Opening April 21 at the Jepson Center, Telfair Museums presents a treasured selection of work from its permanent collection in "Kahlil Gibran and the Feminine Divine."

Gibran was a visionary artist and poet whose philosophy was and still is ahead of its time. Born in 1883 in the town of Bsharri in what is now known as northern Lebanon, Gibran immigrated to the United States near the turn of the century with his mother and siblings to settle in the Syrian-Lebanese-American community of Boston's South End.

Over the course of the following decades, Gibran would establish himself as one of the most beloved and best-selling poets of all time, as well as an accomplished artist with a singular vision of all humanity and all religions united as one.

Gibran's most celebrated English-language work is "The Prophet," a book of prose-poetry published in 1923 that eloquently distills the writer/artist's vision into 26 fable-like meditations on the human condition. The text is accompanied by a series of illustrations by the author which Auguste Rodin once compared to the work of William Blake. "The Prophet" has since been translated into more than 40 different languages and has never been out of print.

"The Prophet," however, was only a fraction of Gibran's prodigious output as a writer and only one component of his creative whole. Over the course of his life in the United States, Gibran became friends with some of the most influential writers, artists and intellectuals of his time. He was also a sculptor, instrument builder, furniture designer and general polymath who was part of the Greenwich Village scene of the early 1900s during his time in New York, and is still considered a literary hero in the Arab world as well as the west.

One of Gibran's earliest supporters was Mary Elizabeth Haskell (later Mary Haskell Minis), who he met in Boston. She eventually became his biggest patron and lifelong friend. Originally from South Carolina, Minis was Gibran's philosophical soulmate and was instrumental in championing Gibran and his artistic vision to the larger world. In 1950, Minis donated nearly 100 works of Gibran's to Telfair Museums, the first art museum she had ever visited as a child (she is in fact buried in Savannah at Laurel Grove Cemetery).

Nearly all the works in "Kahlil Gibran and the Feminine Divine" are drawn from Minis' gift to Telfair.

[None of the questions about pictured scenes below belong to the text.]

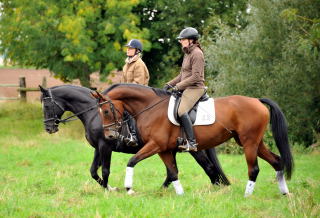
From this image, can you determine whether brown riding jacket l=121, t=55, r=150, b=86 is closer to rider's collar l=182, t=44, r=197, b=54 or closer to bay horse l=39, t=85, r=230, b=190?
bay horse l=39, t=85, r=230, b=190

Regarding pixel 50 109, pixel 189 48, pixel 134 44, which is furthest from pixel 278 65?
pixel 50 109

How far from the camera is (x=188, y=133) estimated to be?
904 cm

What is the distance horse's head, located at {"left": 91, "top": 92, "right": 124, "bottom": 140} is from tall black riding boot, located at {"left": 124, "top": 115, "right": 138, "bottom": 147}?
334mm

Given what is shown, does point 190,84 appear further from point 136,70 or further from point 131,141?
point 136,70

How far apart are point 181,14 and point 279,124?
17.3 meters

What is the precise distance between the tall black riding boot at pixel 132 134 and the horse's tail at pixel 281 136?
2437 mm

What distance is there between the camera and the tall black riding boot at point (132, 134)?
942cm

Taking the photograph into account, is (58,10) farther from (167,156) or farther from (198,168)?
(167,156)

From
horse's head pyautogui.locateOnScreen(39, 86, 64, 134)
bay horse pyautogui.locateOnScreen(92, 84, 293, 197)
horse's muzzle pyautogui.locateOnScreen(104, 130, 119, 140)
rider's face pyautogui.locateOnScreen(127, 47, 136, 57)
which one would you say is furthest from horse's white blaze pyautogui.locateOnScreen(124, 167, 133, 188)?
rider's face pyautogui.locateOnScreen(127, 47, 136, 57)

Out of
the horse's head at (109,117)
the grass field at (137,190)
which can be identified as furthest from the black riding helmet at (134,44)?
the grass field at (137,190)

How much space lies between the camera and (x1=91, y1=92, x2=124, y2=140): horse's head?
29.5ft

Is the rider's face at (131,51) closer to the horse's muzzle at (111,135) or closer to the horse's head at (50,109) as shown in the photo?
Answer: the horse's head at (50,109)

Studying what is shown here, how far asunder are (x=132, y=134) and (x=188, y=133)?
109 cm

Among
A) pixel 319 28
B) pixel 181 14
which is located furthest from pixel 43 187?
pixel 181 14
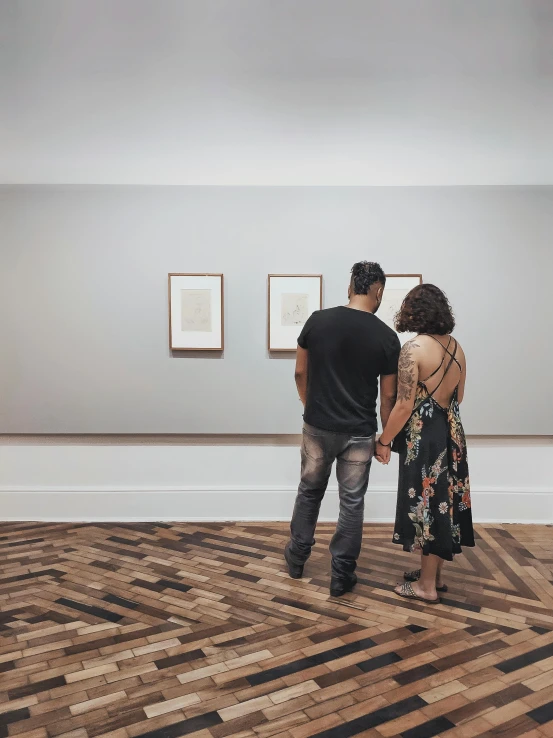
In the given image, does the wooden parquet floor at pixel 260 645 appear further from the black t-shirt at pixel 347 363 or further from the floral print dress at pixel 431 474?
the black t-shirt at pixel 347 363

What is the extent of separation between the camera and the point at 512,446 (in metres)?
4.57

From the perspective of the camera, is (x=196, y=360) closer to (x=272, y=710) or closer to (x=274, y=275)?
(x=274, y=275)

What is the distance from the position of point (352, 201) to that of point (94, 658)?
134 inches

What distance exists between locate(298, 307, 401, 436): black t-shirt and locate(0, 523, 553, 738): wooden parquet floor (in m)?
0.99

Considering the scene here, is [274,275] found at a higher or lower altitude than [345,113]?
lower

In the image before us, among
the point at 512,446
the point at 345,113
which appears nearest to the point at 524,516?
the point at 512,446

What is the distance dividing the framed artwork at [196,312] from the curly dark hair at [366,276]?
1539 mm

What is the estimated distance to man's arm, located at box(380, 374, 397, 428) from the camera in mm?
3184

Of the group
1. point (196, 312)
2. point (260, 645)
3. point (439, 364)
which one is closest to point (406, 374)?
point (439, 364)

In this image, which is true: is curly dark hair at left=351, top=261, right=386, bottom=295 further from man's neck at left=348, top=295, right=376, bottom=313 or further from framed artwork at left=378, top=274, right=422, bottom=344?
framed artwork at left=378, top=274, right=422, bottom=344

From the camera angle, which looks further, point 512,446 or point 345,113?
point 512,446

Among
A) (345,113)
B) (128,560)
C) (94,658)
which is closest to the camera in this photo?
(94,658)

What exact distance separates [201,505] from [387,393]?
204 cm

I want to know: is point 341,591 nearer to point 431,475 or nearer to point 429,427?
point 431,475
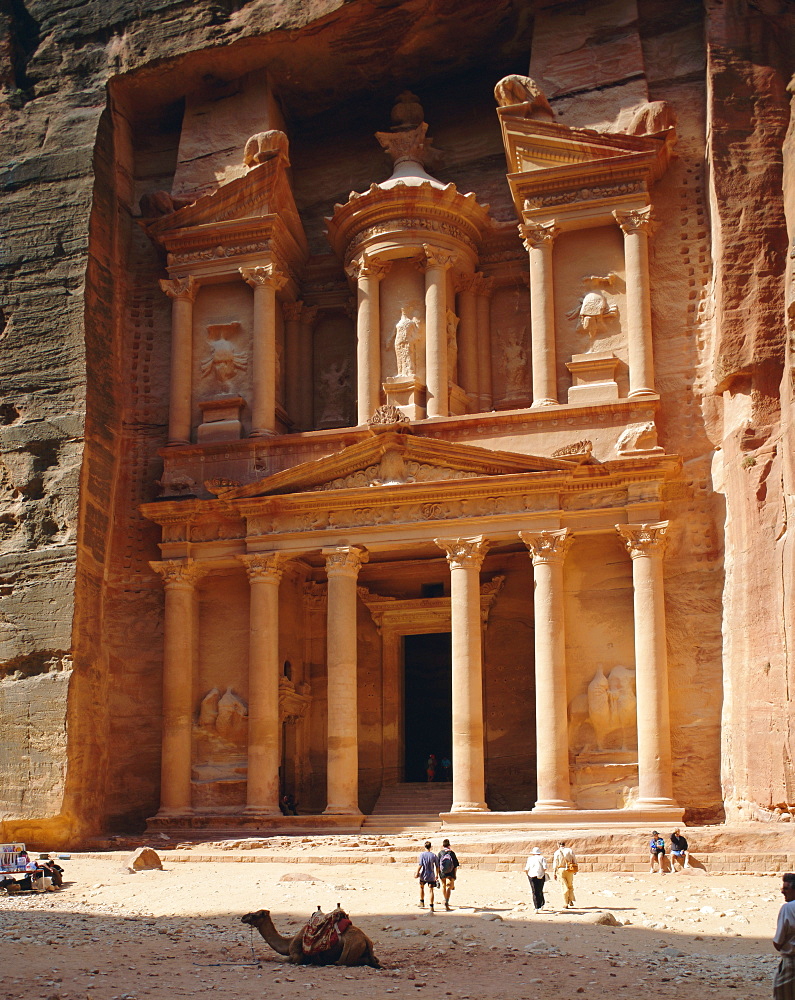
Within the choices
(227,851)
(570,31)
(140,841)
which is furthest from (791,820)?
(570,31)

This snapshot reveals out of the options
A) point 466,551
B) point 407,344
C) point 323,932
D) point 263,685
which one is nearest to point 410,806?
point 263,685

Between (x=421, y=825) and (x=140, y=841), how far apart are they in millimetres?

"This show is really unique for us," says Telfair's chief curator of collections and exhibitions, Courtney McNeil. "We've had this collection since 1950, but as far as I know, this is the first time we've done a presentation with this specific focus, which was something that was important to Gibran.

"There are a lot of universal themes in his work, in both his poetry and visual art. Ideas of the universality of religion, this beautiful way of looking at the world where all religions are one, all people are one, and this mindset really pervaded all of his work.

"This is also a strong theme within our holdings. This idea of the image of the feminine divine, these very spiritual works sometimes with a mystical quality where the spiritual elements are given human form and the all-powerful goddess form takes the shape of a woman."

The images are universally appealing, she says.

"Gibran was interested in studying ancient mythology, in studying religions around the world, and he was interested in sort of blurring those lines between what was to him contemporary religion and ancient religions," McNeil says.

"Some of these images could literally look like Mary holding Jesus, but they're universal images of a universal mother⦠And it's not just abstract images of the female form in religion that influenced him, but also real women in his life that influenced his career."

McNeil also points out that Telfair holds the largest collection of Gibran's visual art in the country.

"The thinking behind this show really is that we have this collection of about 100 works and most of them are works on paper, so those are very fragile and can only be exposed to light for a couple of months and then they have to 'rest' for a couple of years, which is why we can't have this work out all the time.

"But it's incredibly popular. The artist has a following all over the world. We get inquiries about this more than any other single thing in our collection⦠He's had a passionate following for a very long time."

"Kahlil Gibran and the Feminine Divine" will be on view through the end of the year, so there's more than enough time to view the work of a true visionary until his work is safely tucked away again.


What: "Kahlil Gibran and the Feminine Divine"

When: April 21-Jan. 2; preview gallery talk by Courtney McNeil at 2 p.m. April 20

Where: Jepson Center, 207 W. York St.